アルバン・ベルク四重奏団のブラームス作品51(1976&77録音)を聴いて思ふ

brahms_qartet1_2_abq_1970s024超えられない存在を超えるために、そして自らの理想を形にするために大事なことはアウトプットを続けることだ。
ブラームスは、最初の交響曲を世に問うのに足かけ20年以上の歳月を要した。尊崇するベートーヴェンの偉大な9つの交響曲を前にして怯むのは仕方がない。ようやく生み出した作品こそ自信をもって出版したと思われるが、それでもベートーヴェンと比較することは憚られた。ハンス・フォン・ビューローが彼の第1交響曲をして「楽聖の第10番」と呼んだものの、ブラームスは謙遜と共にそのことをきっぱりと否定した。それは当然のことだ。

ところが彼ほど謙虚な人もいないのである。ベートーヴェンやバッハと並べられたり、《交響曲ハ短調》を《交響曲第10番》などと言われれば、真っ赤になって怒り出す。ある日、ブラームスが自分の作品を練習するため、ホールに姿を見せると、ライネッケがモーツァルトの交響曲のリハーサルをしているところだった(曲名は忘れた)。遅いテンポの楽章が終わると、ブラームスはリーズルに何やらささやいていた。聞こえなかったので、後でたずねると、「あのアンダンテ1曲が書けるなら、僕のKram(がらくた)を全部やっちゃうよ!」
天崎浩二編・訳/関根裕子共訳「ブラームス回想録集③ブラームスと私」(音楽之友社)P201

弦楽四重奏曲についても然り。ブラームスは3つしかそれを書いていないが(それも比較的若いうちに)、あまりに高く聳え立つ楽聖の16の四重奏曲を意識せざるを得なく、最初のものを発表するまでに習作を含め20作以上を気に入らず破棄したそうだ。ブラームスとはそれほどに自己批判精神の強い、自身に厳しい人だった。

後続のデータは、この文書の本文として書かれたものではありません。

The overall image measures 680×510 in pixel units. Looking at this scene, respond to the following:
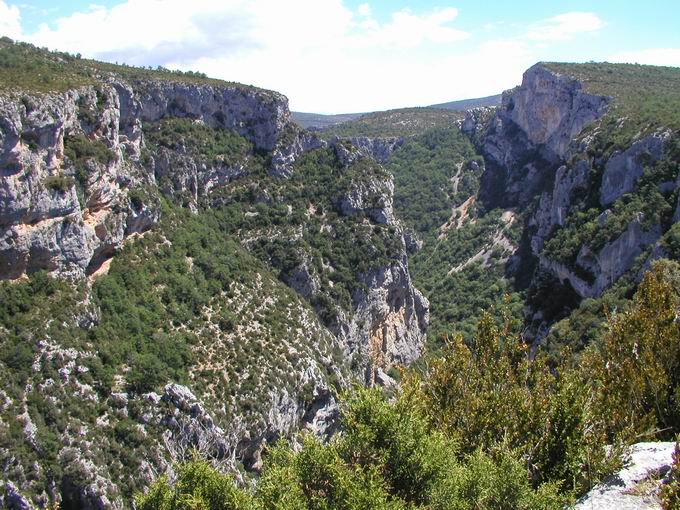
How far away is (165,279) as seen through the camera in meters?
40.6

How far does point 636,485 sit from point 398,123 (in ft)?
452

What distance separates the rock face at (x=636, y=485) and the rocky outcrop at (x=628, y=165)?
4872cm

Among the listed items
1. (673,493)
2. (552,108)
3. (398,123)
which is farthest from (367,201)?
(398,123)

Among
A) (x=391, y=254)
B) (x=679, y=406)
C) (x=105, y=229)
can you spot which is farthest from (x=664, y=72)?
(x=679, y=406)

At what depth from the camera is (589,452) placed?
1073cm

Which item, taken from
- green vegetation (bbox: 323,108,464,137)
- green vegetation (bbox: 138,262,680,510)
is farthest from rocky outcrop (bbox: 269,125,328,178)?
green vegetation (bbox: 323,108,464,137)

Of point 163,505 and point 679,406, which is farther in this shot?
point 163,505

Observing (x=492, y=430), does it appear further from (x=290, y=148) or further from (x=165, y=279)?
(x=290, y=148)

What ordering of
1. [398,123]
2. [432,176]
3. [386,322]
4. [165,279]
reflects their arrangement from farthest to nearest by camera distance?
1. [398,123]
2. [432,176]
3. [386,322]
4. [165,279]

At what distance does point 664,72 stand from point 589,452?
347 ft

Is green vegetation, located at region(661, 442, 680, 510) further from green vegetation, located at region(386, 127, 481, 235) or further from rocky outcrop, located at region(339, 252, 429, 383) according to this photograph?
green vegetation, located at region(386, 127, 481, 235)

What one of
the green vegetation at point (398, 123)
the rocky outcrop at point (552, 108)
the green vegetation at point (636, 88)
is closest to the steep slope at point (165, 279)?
the green vegetation at point (636, 88)

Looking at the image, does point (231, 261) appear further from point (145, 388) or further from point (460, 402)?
point (460, 402)

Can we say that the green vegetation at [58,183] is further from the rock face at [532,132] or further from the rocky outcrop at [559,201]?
the rock face at [532,132]
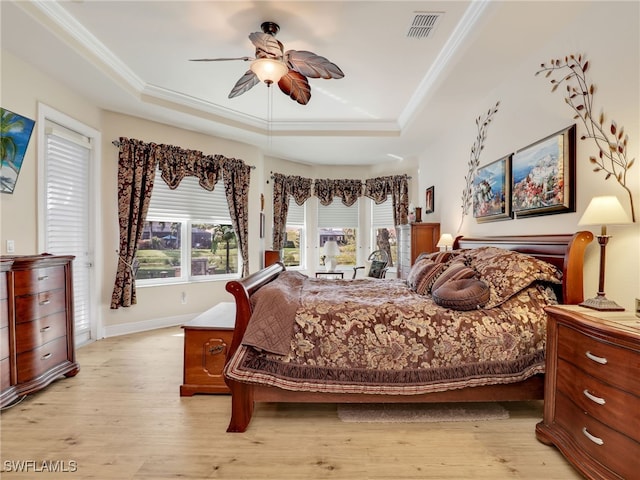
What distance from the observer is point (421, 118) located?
4027mm

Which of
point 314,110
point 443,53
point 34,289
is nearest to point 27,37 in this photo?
point 34,289

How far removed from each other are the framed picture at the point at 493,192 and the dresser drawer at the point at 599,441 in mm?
1767

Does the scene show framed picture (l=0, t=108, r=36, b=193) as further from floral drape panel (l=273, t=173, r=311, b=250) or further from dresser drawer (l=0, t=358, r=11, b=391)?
floral drape panel (l=273, t=173, r=311, b=250)

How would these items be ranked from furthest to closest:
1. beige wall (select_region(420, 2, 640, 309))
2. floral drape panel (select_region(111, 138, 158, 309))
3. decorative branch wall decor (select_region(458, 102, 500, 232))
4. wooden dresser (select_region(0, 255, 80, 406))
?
floral drape panel (select_region(111, 138, 158, 309)) → decorative branch wall decor (select_region(458, 102, 500, 232)) → wooden dresser (select_region(0, 255, 80, 406)) → beige wall (select_region(420, 2, 640, 309))

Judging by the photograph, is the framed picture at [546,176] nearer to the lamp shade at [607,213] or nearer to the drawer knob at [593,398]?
the lamp shade at [607,213]

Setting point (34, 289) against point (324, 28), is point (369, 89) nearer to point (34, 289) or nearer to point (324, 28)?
point (324, 28)

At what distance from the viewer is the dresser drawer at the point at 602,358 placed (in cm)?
136

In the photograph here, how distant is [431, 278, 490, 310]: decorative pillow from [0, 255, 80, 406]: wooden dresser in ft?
9.74

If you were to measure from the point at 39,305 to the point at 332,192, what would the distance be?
479 cm

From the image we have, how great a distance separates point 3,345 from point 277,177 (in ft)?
14.2

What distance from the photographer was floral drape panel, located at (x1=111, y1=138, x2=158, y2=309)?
4020 millimetres

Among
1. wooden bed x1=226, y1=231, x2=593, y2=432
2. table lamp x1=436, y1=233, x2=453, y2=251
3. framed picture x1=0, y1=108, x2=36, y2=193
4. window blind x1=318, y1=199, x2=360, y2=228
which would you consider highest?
framed picture x1=0, y1=108, x2=36, y2=193

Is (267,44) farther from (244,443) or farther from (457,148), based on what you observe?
(457,148)

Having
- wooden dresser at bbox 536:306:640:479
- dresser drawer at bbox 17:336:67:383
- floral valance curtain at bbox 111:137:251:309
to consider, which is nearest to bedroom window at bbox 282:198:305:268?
floral valance curtain at bbox 111:137:251:309
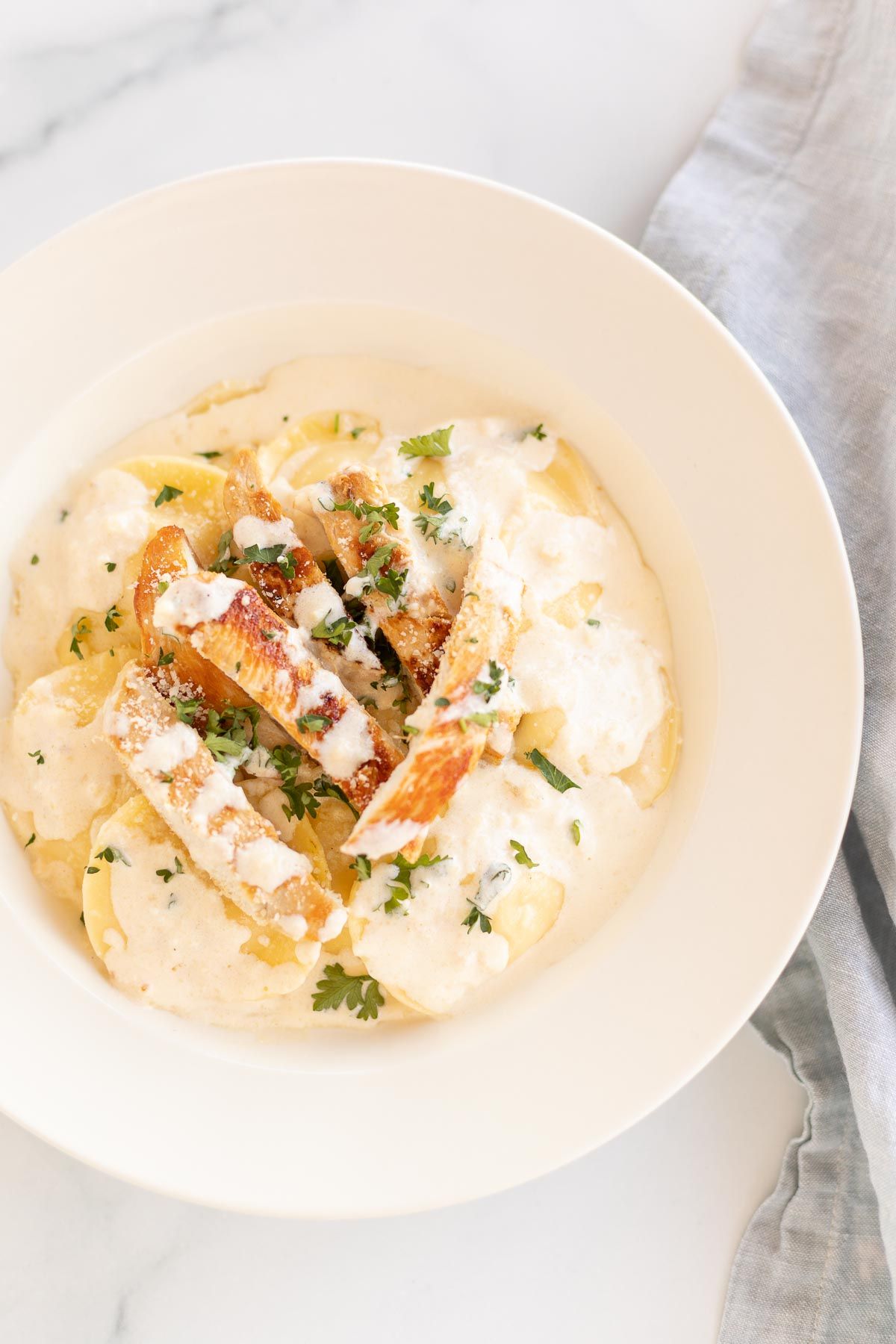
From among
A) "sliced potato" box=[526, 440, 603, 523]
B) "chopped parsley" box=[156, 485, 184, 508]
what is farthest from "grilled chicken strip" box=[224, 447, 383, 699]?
"sliced potato" box=[526, 440, 603, 523]

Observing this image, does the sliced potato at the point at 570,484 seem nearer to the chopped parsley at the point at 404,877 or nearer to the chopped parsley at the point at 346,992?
the chopped parsley at the point at 404,877

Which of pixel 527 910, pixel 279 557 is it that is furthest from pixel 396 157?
pixel 527 910

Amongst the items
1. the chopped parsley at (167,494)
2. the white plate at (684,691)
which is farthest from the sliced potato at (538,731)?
the chopped parsley at (167,494)

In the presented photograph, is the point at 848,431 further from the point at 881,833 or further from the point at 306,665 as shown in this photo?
the point at 306,665

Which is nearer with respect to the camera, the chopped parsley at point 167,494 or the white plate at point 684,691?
the white plate at point 684,691

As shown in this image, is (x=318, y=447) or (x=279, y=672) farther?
(x=318, y=447)

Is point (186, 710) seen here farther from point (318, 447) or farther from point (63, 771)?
point (318, 447)
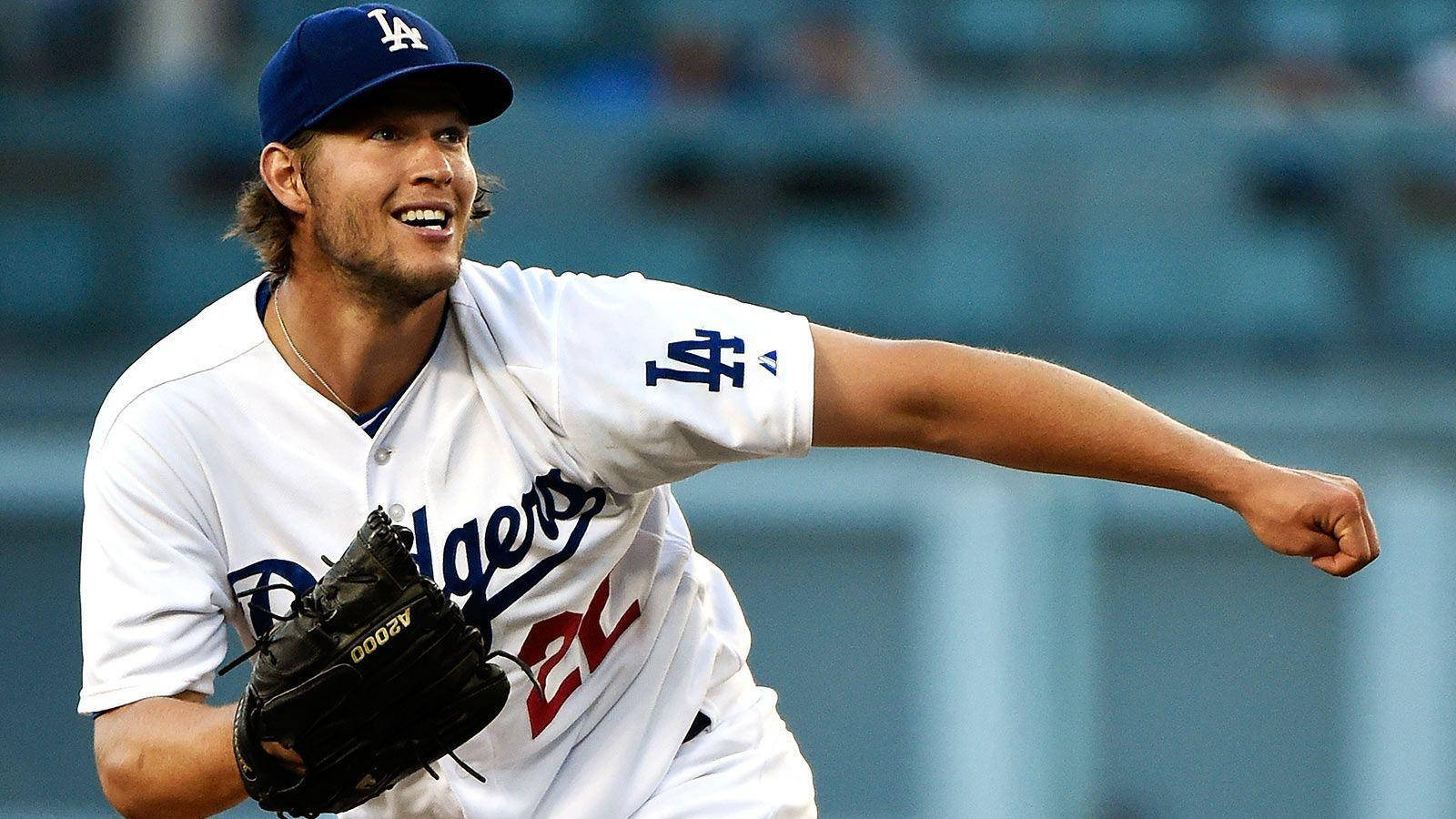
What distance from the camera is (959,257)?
8.07 meters

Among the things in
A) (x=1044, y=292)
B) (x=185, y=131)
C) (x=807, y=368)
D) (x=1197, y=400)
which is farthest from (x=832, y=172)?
(x=807, y=368)

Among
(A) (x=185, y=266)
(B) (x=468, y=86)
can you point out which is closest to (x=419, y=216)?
(B) (x=468, y=86)

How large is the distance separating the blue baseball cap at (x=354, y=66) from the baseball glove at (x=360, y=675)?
0.69 meters

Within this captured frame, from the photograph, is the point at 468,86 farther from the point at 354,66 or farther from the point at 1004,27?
the point at 1004,27

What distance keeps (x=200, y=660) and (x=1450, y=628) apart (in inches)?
247

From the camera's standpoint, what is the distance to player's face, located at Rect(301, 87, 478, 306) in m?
2.97

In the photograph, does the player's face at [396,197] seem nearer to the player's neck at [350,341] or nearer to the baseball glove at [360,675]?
the player's neck at [350,341]

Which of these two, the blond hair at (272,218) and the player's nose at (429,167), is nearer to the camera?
the player's nose at (429,167)

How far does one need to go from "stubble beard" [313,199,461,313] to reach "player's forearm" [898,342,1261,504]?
742mm

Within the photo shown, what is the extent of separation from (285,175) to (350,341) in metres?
0.31

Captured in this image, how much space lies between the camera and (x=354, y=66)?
296cm

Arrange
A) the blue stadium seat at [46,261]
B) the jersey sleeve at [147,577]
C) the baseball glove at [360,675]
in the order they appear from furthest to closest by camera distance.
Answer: the blue stadium seat at [46,261] < the jersey sleeve at [147,577] < the baseball glove at [360,675]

とはいえ、残された3つの弦楽四重奏曲はいずれもがブラームスならではの分厚い響きに縁どられ、しかも優しいまなざしと厳粛な音調が交差する名作となっている。その意味では決してベートーヴェンに引けをとらない。

ブラームス:
・弦楽四重奏曲第1番ハ短調作品51-1(1976.6録音)
・弦楽四重奏曲第2番イ短調作品51-2(1977.2&6録音)
アルバン・ベルク四重奏団
ギュンター・ピヒラー(第1ヴァイオリン)
クラウス・メッツル(第2ヴァイオリン)
ハット・バイエルレ(ヴィオラ)
ヴァレンティン・エルベン(チェロ)

ブラームスの場合、どうしてもクララ・シューマンとの関係性を切り離してその作品を考えるということは不可能。作品51-1の第2楽章ロマンツェに聴く静謐な祈りはどうにもクララへの愛の仄めかしのように聴こえるし、終楽章アレグロのユニゾンで奏される激烈な第1主題は作曲者の鬱積した愛情エネルギーの噴出のように思える。

例によってブラームスはこの作品を幾年もの歳月を使い手塩にかけた。書いては捨て、捨てては書いて、すなわちアウトプットを繰り返すことで結果的に自己鍛錬をしていった。

弦楽四重奏曲の作曲に従事しはじめたのは、1860年代後半に入ってからのことらしい。ただし、その素材は、1859年のスケッチにさかのぼるともいわれている。・・・(中略)・・・ブラームスは、その後もおそらくこの曲を手を加えていったようで、1866年8月17日にバーデン・バーデンの近くのクララの住むリヒテンタールにでかけたおりに、8月のクララの日記に「ハ短調の弦楽四重奏曲がブラームスにより演奏された」とあるように、この曲をピアノで試演してクララにきかせた。
「作曲家別名曲解説ライブラリー⑦ブラームス」(音楽之友社)P205

大作曲家が満を持して発表した作品が悪かろうはずがない。そして、結成間もない70年代のアルバン・ベルク四重奏団の実にきびきびとした険しくも柔らかい響きは、当時のブラームスの想いを見事に反映するようで、後年の円熟の演奏とはまた違った意味で推しの一枚だといえる。

同様に、作品51-2の第2楽章アンダンテ・モデラートに聴く崇高な音楽に、クララへの決して叶えられない愛の悲しみの反響を感じるのは僕だけか。あまりに切ないこの旋律に、当時のブラームスの心境が見事に映し出され、ほとんど「私小説」の如くの音調に満ちる。そして、終楽章アレグロ・ノン・アッサイで見事に解放が起こり、すべてが決然と解決される。